-- Entries on spatial positioning --
* * * * * * *

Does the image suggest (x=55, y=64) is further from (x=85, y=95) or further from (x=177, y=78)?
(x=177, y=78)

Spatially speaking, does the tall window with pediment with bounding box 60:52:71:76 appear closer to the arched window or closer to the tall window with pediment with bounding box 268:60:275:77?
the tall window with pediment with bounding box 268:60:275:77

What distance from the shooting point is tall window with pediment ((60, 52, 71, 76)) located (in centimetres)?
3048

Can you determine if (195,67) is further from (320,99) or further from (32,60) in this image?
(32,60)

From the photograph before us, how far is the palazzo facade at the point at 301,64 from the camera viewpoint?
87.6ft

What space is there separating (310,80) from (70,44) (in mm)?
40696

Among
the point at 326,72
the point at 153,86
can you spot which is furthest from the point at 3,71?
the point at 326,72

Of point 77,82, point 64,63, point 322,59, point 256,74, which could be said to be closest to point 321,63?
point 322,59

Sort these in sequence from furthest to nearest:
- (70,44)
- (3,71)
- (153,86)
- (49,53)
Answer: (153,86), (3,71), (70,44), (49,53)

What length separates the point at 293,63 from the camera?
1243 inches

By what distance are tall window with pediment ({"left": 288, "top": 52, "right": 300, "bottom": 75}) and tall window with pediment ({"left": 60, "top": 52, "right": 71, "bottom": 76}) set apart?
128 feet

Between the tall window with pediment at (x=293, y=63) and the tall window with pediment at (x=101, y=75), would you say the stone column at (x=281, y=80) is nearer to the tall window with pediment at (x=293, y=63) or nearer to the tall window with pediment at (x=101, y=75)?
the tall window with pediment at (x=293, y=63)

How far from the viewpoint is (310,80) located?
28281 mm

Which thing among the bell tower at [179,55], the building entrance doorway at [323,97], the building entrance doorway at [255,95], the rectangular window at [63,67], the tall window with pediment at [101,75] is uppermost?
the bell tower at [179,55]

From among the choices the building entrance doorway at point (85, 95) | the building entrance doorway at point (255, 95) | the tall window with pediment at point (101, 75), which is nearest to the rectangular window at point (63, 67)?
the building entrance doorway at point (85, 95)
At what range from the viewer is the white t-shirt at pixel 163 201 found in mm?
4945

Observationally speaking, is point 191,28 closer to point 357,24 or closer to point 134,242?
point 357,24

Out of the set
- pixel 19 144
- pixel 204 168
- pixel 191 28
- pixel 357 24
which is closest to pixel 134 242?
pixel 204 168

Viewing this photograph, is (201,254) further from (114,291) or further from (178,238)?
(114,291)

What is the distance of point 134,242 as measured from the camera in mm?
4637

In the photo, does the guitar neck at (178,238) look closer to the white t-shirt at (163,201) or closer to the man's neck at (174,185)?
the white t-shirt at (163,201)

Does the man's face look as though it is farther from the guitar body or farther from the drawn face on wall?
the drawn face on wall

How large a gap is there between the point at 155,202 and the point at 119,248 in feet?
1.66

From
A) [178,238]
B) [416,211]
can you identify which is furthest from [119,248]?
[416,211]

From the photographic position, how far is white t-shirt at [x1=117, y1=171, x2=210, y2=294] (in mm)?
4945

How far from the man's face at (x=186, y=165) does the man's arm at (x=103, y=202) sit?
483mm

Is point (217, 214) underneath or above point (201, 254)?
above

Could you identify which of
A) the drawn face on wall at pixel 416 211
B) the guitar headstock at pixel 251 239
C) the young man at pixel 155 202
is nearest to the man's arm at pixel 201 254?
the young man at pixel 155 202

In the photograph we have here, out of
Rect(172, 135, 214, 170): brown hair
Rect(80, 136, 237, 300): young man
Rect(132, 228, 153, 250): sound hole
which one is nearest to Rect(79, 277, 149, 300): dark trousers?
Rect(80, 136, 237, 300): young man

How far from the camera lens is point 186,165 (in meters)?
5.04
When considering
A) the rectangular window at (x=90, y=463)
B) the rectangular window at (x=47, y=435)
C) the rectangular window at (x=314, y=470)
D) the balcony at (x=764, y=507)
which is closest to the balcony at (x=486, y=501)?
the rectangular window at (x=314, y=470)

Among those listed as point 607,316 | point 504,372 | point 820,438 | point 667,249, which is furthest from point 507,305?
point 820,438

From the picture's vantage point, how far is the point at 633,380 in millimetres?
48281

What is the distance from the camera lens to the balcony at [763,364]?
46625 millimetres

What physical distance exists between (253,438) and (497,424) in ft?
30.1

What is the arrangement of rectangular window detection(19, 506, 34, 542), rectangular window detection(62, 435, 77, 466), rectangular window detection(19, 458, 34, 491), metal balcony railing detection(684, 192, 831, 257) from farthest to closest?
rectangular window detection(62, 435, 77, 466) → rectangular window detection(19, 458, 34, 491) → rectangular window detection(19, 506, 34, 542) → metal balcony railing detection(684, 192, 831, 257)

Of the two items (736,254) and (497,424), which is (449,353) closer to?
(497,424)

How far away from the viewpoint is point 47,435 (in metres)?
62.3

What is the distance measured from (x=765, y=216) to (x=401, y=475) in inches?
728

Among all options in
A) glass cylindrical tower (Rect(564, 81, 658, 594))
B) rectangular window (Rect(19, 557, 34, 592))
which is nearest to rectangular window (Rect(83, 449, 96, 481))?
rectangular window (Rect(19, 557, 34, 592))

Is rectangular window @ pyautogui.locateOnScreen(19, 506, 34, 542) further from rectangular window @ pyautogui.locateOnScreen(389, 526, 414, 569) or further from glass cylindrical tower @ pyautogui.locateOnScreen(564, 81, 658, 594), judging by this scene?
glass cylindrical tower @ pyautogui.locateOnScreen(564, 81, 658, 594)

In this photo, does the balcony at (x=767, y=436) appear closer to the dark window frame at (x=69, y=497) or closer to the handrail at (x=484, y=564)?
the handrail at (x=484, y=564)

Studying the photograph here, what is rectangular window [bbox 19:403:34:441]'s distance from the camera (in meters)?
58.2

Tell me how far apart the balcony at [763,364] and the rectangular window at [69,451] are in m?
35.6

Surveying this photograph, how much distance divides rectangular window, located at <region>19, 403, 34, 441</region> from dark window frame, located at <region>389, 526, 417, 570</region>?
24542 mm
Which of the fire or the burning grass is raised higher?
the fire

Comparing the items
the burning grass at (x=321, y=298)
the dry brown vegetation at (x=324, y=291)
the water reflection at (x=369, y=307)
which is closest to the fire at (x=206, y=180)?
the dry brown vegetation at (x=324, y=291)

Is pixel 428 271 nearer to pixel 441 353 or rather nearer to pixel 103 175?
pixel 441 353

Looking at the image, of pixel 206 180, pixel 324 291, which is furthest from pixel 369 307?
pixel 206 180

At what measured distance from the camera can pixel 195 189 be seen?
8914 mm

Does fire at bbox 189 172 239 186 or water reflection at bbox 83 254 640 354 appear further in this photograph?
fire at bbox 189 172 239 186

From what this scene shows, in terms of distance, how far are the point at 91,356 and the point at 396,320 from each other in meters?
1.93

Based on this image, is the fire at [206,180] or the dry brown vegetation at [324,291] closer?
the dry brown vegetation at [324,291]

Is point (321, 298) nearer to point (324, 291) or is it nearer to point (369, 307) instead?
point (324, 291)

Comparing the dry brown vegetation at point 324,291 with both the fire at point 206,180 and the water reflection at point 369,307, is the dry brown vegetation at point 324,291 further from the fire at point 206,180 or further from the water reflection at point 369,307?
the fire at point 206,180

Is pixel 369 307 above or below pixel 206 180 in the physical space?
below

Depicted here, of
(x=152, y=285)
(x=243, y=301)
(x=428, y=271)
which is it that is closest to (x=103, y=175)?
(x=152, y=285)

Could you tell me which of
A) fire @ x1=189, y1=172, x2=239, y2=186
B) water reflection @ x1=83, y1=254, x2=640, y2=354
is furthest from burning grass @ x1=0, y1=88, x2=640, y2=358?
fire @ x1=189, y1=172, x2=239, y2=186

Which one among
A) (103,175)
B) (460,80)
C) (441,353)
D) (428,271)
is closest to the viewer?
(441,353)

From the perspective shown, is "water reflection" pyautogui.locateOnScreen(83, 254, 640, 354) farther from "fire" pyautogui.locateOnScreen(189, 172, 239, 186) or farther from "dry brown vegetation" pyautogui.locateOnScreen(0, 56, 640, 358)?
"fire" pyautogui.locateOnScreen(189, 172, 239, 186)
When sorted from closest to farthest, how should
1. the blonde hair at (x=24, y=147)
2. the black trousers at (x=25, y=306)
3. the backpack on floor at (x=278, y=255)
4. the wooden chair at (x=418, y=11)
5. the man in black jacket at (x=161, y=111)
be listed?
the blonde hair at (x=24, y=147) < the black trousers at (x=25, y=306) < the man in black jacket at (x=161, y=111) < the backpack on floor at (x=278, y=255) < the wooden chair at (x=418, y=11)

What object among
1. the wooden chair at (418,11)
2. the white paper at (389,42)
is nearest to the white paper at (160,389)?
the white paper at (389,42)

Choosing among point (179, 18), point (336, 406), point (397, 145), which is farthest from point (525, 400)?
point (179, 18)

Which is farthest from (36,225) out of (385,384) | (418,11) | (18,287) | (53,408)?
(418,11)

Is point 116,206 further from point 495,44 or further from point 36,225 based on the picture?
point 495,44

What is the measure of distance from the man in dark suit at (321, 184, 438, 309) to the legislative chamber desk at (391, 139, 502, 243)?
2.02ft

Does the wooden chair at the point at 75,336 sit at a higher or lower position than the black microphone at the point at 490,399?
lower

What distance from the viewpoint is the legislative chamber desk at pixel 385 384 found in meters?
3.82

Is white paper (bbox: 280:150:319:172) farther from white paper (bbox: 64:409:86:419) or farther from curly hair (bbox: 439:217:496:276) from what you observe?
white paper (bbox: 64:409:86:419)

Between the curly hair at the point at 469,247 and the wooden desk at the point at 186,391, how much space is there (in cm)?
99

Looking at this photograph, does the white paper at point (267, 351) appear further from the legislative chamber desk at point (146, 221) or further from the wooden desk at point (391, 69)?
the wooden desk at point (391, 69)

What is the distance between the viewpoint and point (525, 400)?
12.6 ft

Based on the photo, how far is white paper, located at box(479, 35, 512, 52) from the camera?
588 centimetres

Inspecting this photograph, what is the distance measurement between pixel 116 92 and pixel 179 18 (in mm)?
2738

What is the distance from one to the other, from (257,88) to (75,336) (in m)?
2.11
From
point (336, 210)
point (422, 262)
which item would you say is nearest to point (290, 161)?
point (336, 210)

* * * * * * *

-- What is needed --
Swap "balcony" for "terrace" in everything from the line containing "When considering" down to the line containing "46625 millimetres", and write out only those lines with nothing else changed.

-- Answer to this exercise --
When considering
A) the rectangular window at (x=90, y=463)
B) the rectangular window at (x=47, y=435)
C) the rectangular window at (x=314, y=470)
D) the terrace at (x=764, y=507)
which is closest to the terrace at (x=486, y=501)?
the rectangular window at (x=314, y=470)

Among those listed as point 607,316 | point 504,372 | point 820,438 | point 667,249, which is furthest from point 507,305?
point 820,438

From the picture's vantage point, how far is the point at 633,380 in millimetres?
48281

What is the distance from the camera lens to the terrace at [763,364]?
46625 millimetres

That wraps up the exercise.